Important Facts About Continuous Emission Monitoring

Continuous emission monitoring is used as a method to comply with government-mandated air emission standards, such as the Acid Rain Program that is operated by the Environmental Protection Agency (EPA) as well as other federal or state emission programs. Many businesses use emission monitoring systems to gather, document and record the required emissions data. In the past, this type of monitoring was used to record carbon dioxide and carbon monoxide levels, but now many different emission types can and have to be monitored.

Continuous emission monitoring equipment usually has sample probes, filters, sample lines, calibration gas system, gas conditioning system, and a number of gas analyzers for the specific parameters that are being monitored. Standard monitored emissions include: nitrogen oxides, sulfur dioxide, carbon dioxide, mercury, hydrogen chloride, volatile organic compounds, airborne particulate matter, and oxygen.

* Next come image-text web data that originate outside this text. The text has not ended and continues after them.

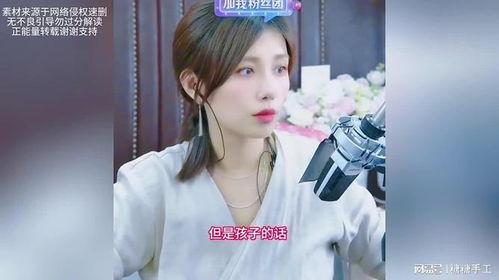 宋妍菲最新爆料视频播放,娱乐圈背后惊人内幕  第2张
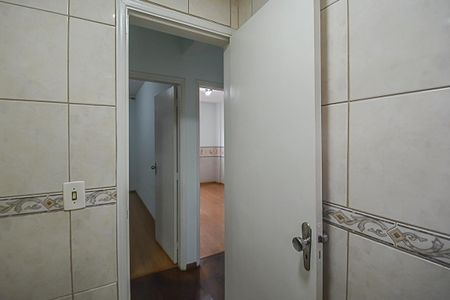 Apartamento à venda com 78m², 2 quartos e 1 vaga Apartamento à venda com 78m², 2 quartos e 1 vagaLavabo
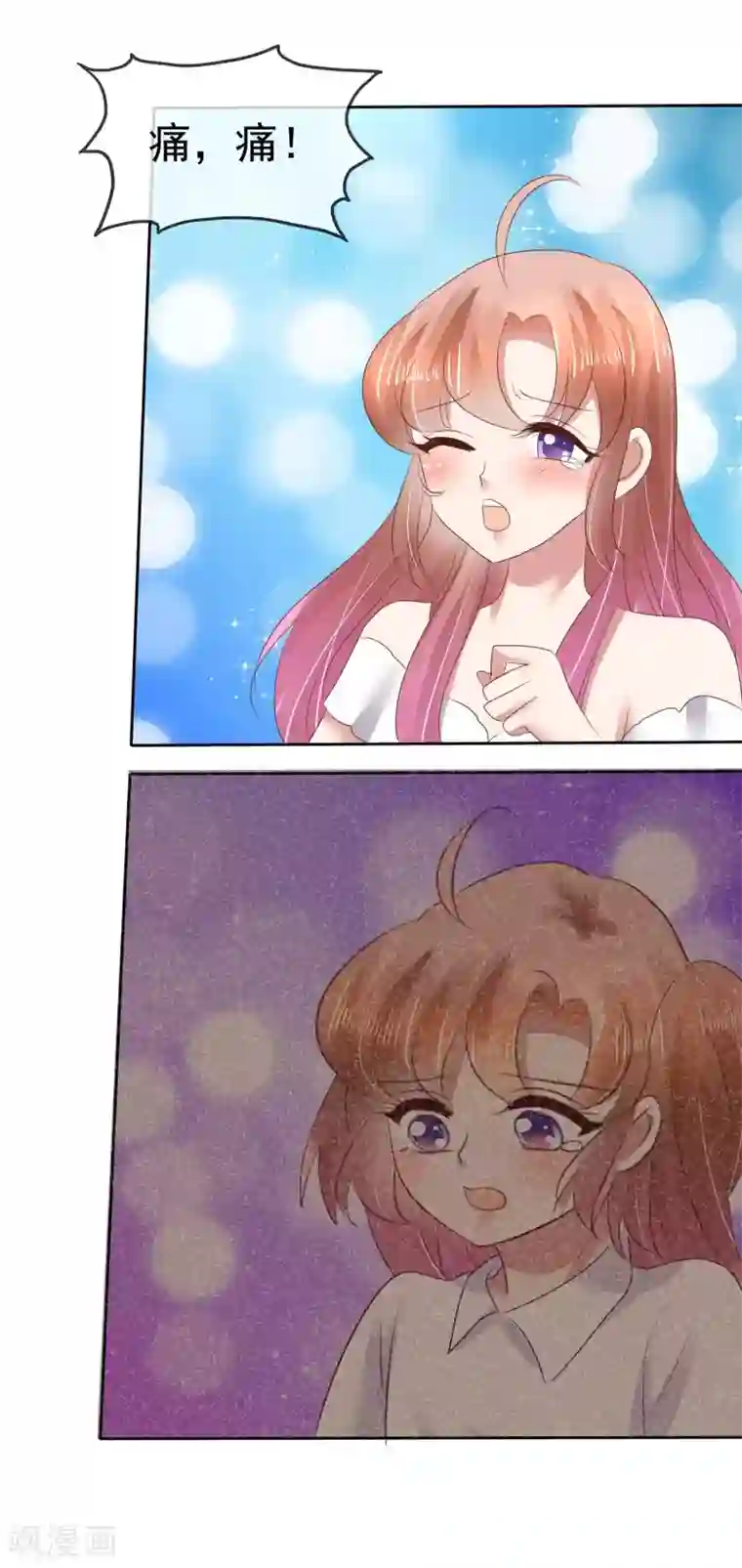 因爱宠你第85话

Systems for continuous emission monitoring can also assess flue gas opacity, air flow, and moisture.

One common type of continuous emission monitoring equipment is the gas monitoring system. This system takes various readings at different intervals for smoke stack emissions or other gas byproducts. It will sound an alarm when emissions are approaching maximum limits. These important systems help manufacturers maintain their waste gas emissions within the federal government limits.

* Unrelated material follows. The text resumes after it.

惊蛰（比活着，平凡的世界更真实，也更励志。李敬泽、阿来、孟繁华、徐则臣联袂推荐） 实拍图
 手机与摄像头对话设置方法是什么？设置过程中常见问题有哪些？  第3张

In the United States, the EPA requires continuous emission monitoring systems to perform data acquisition as well as report the emission data. There are specific measurement requirements for different types of emissions. The EPA requires all monitoring systems to be operating on a continuous basis. The equipment has to be able to sample, evaluate, and record the data several times a day. Regular evaluations of the emission monitoring equipment also have to be documented and recorded. Accuracy of the continuous emission monitoring equipment is extremely important to record and analyze data correctly so as to keep harmful emission levels from contaminating the environment.